Benchmarking C#/.Net Direct3D 11 APIs vs native C++

This is a resume from a old post found on internet about benchmarking Direct3D 11.

If you are working with a managed language like C# and you are concerned by performance, you probably know that, even if the Microsoft JIT CLR is quite efficient, It has a significant cost over a pure C++ implementation. If you don’t know much about this cost, you have probably heard about a mean cost for managed languages around 15-20%. If you are really concern by this, and depending on the cases, you know that the reality of a calculation-intensive managed application is more often around x2 or even x3 slower than its C++ counterpart.

In this post, I’m going to present a result of micro-benchmark that measure the cost of calling a native Direct3D 11 API from a C# application, using various API, ranging from SharpDX, SlimDX, WindowsCodecPack.

The Managed (C#) to Native (C++) interop cost

When a managed application needs to call a native API, it needs to:

  • Marshal method/function arguments from the managed world to the unmanaged world
  • The CLR has to switch from a managed execution to an unmanaged environment (change exception handling, stacktrace state…etc.)
  • The native methods is effectively called
  • Than you have to marshal output arguments and results from unmanaged world to managed one.

To perform a native call from a managed language, there is currently 3 solutions:

  • Using the default interop mechanism provided under C# is P/Invoke, which is in charge of performing all the previous steps. But P/Invoke comes at a huge cost when you have to pass some structures, arrays by values, strings…etc.
  • Using a C++/CLI assembly that will perform a marshaling written by hand to the native C++ methods. This is used by SlimDX, WindowsCodePack and XNA.
  • Using SharpDX technique that is generating all the marshaling and interop at compile time, in a structured and consistent way, using some missing CLR bytecode inside C# that is usually only available in C++/CLI

The benchmark was ported under:

  • C++, using raw native calls and Direct3D11 API
  • SharpDX, using Direct3D11 running under Microsoft .NET CLR 4.0 and with Mono 2.10 (both trying llvm on/off). SharpDX is the only managed API to be able to run under Mono.
  • SlimDX using Direct3D11 running under Microsoft .NET CLR 4.0. SlimDX is “NGENed” meaning that it is compiled to native code when you install it.
  • WindowsCodePack 1.1 using Direct3D11 running under Microsoft .NET CLR 4.0

Results

You can see the raw results in the following table. Time is measured for the simple drawing sequence (inside the loop for(i) nbEffects). Lower is better. The ratio on the right indicates how much is slower the tested API compare to the C++ one. For example, SharpDX in x86 mode is running 1,52 slower than its pure C++ counterpart.

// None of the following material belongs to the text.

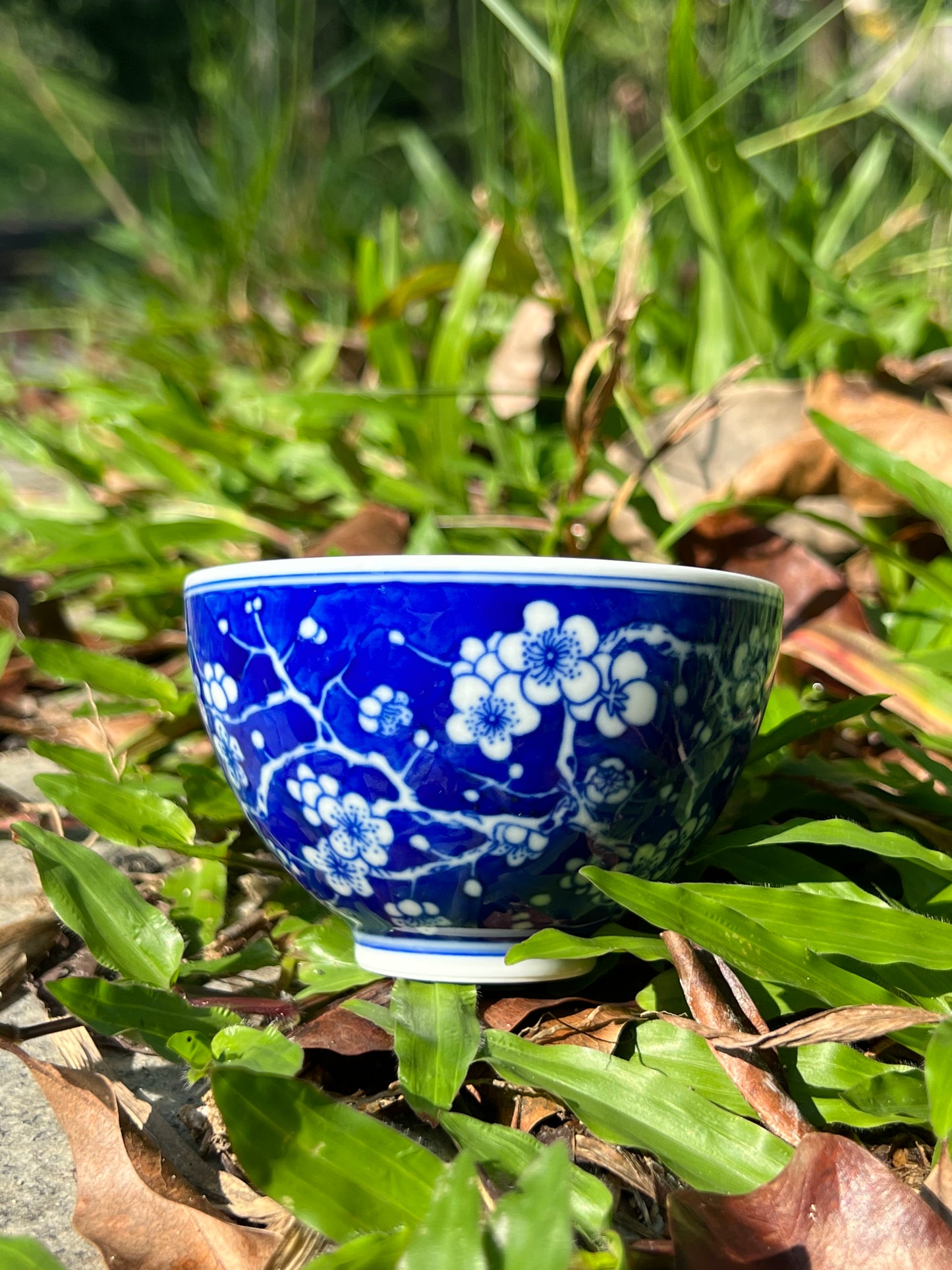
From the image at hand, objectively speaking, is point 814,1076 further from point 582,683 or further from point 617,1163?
point 582,683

Direct3D11 Simple Bench x86 (ms) x64 (ms) x86-ratio x64-ratio
Native C++ (MSVC VS2010) 0.000386 0.000262 x1.00 x1.00
Managed SharpDX (1.3 MS .Net CLR) 0.000585 0.000607 x1.52 x2.32
Managed SlimDX (June 2010 – Ngen) 0.000945 0.000886 x2.45 x3.38
Managed SharpDX (1.3 Mono-2.10) 0.002404 0.001872 x6.23 x7.15
Managed Windows API CodePack 1.1 0.002551 0.003219 x6.61 x12.29

And the associated graphs comparison both for x86 and x64 platforms:

Results are pretty self explanatory. Although we can highlight some interesting facts:

  • Managed Direct3D API calls are much slower than native API calls, ranging from x1.52 to x10 depending on the API you are using.
  • SharpDX is providing the fastest Direct3D managed API, which is ranging only from x1.52 to x2.32 slower than C++, at least 50% faster than any other managed APIs.
  • All other Direct3D managed API are significantly slower, ranging from x2.45 to x12.29
  • Running this benchmark with SharpDX and Mono 2.10 is x6 to x7 times slower than SharpDX with Microsoft JIT (!)